Fragmentos de un conjunto de datos espaciales:
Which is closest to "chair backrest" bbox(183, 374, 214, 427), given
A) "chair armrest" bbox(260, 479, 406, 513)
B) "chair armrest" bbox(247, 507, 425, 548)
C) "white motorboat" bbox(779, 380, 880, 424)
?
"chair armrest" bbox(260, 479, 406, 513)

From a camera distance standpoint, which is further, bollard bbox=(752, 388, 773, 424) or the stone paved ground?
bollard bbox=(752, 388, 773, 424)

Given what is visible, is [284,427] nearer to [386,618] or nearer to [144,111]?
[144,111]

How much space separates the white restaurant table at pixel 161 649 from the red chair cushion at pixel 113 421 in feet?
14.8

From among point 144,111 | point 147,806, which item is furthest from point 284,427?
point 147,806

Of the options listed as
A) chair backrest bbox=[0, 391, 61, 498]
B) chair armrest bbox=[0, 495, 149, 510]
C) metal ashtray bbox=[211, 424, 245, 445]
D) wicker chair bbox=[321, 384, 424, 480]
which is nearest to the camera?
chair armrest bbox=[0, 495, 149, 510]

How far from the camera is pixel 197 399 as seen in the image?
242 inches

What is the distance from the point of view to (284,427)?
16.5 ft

* * *

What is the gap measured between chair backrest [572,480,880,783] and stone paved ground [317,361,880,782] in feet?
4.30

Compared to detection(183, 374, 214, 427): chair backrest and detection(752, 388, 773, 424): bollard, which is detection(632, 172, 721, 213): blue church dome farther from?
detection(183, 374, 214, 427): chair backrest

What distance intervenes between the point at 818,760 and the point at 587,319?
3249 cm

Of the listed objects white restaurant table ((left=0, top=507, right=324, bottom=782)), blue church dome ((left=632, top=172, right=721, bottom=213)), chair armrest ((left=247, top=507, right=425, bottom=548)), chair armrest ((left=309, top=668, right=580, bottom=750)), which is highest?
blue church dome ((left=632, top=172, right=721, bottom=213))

### [Instrucciones]
Por favor, calcula cuántas líneas de las entradas anteriores contienen la cadena "listed", distinguiendo entre mayúsculas y minúsculas. Responde solo con el número.

### [Respuesta escrita]
2